Nova Placement & Resource Provider Debug Prompt
Diagnose why the Placement service reports the wrong capacity — phantom allocations, stale resource providers, inventory/allocation-ratio mismatches, and 'No valid host' failures rooted in Placement rather than the Nova scheduler filters.
- Target user
- OpenStack operators chasing scheduling failures that survive scheduler-filter tuning
- Difficulty
- Advanced
- Tools
- Claude, ChatGPT
The prompt
You are a senior OpenStack operator who has spent years untangling Placement so that `openstack hypervisor stats show` and reality finally agree. I will provide: - `openstack resource provider list` and per-RP `inventory list` / `usage show` - `openstack allocation list` for suspect instances and the `nova-manage placement` audit output - nova-scheduler and nova-conductor logs around a failed boot (with the request-id) - `cpu_allocation_ratio`, `ram_allocation_ratio`, `disk_allocation_ratio` from nova.conf per cell - Symptom: "No valid host was found", over/under-reported free capacity, or stuck allocations after a failed migration Your job: 1. **Confirm it is Placement, not filters** — show how to read the scheduler log to see whether candidates were rejected by Placement (empty allocation candidates) versus filtered out later (NUMA, aggregate, affinity). 2. **Phantom allocations** — find allocations that point at deleted/errored instances. Walk `nova-manage placement heal_allocations`, `audit`, and the manual `openstack allocation delete <consumer>` path, including when it is safe. 3. **Inventory vs reality** — compare reported inventory (total, reserved, allocation_ratio, min/max_unit) against the hypervisor's real cores/RAM/disk.
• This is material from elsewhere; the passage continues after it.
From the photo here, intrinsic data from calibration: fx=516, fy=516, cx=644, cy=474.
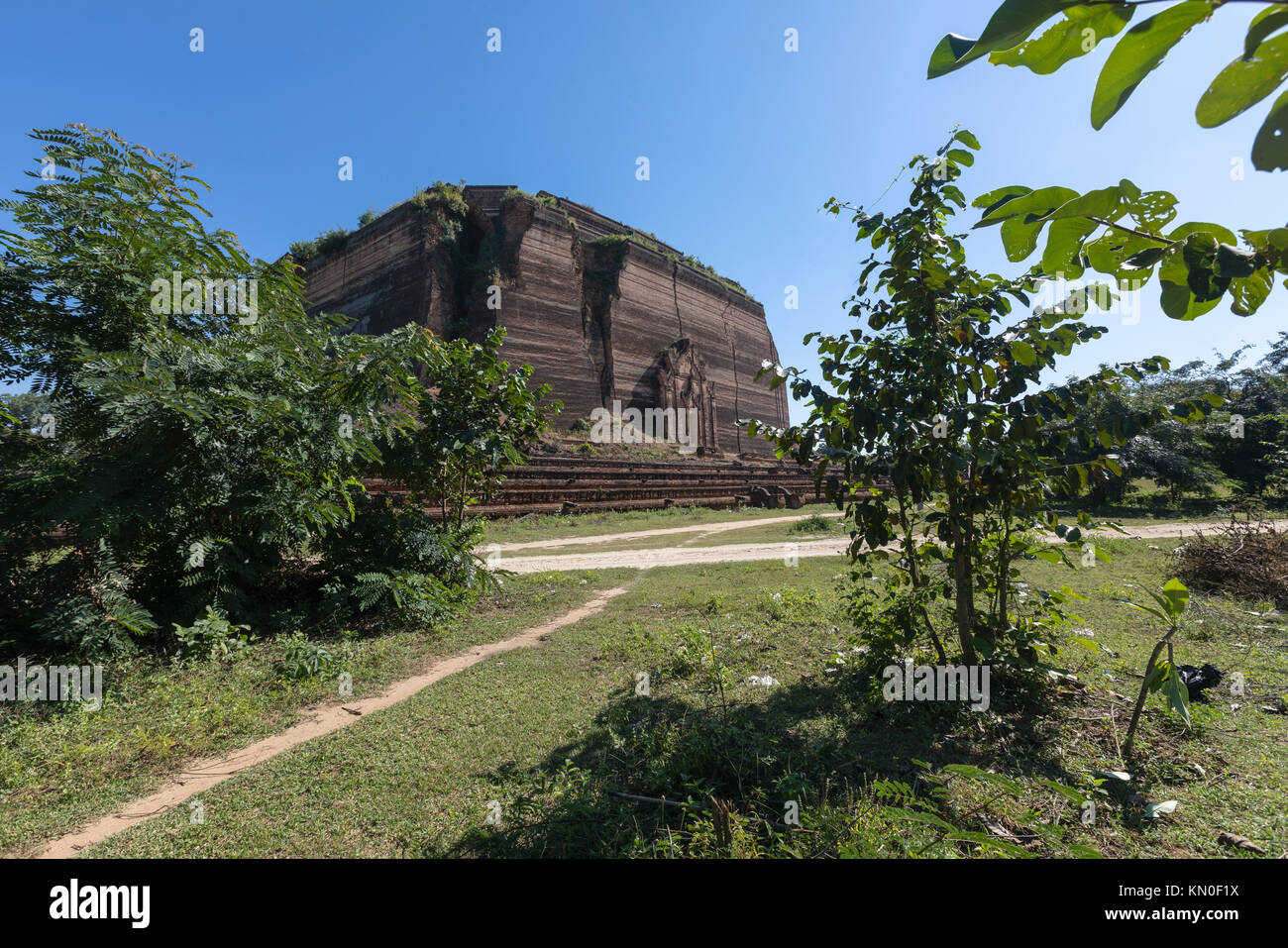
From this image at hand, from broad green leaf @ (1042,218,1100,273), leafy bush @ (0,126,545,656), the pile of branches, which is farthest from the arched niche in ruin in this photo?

Flag a `reserved` that swallows capacity and ratios copied wrong across heterogeneous hosts. 4. **Stale / orphaned resource providers** — detect RPs for decommissioned computes, duplicate RPs after a hostname change, and nested RPs (VGPU, PCI) that never got cleaned. 5. **Allocation-candidate math** — for one failing flavor, compute by hand whether any RP can satisfy VCPU+MEMORY_MB+DISK_GB plus required traits, and show which constraint actually fails. 6. **Healing plan** — ordered, least-destructive remediation: heal_allocations (dry-run first), delete confirmed phantoms, correct inventory, restart nova-compute to re-report, and re-audit. Output as: (a) a triage decision tree (filter vs Placement), (b) the exact ordered command list with dry-run flags, (c) a per-RP capacity reconciliation table, (d) a short "what to verify after each step" checklist. Bias toward: dry-run and audit before any delete; never edit the placement DB directly; treat ratios as a deliberate policy decision, not a knob to mask a real shortage.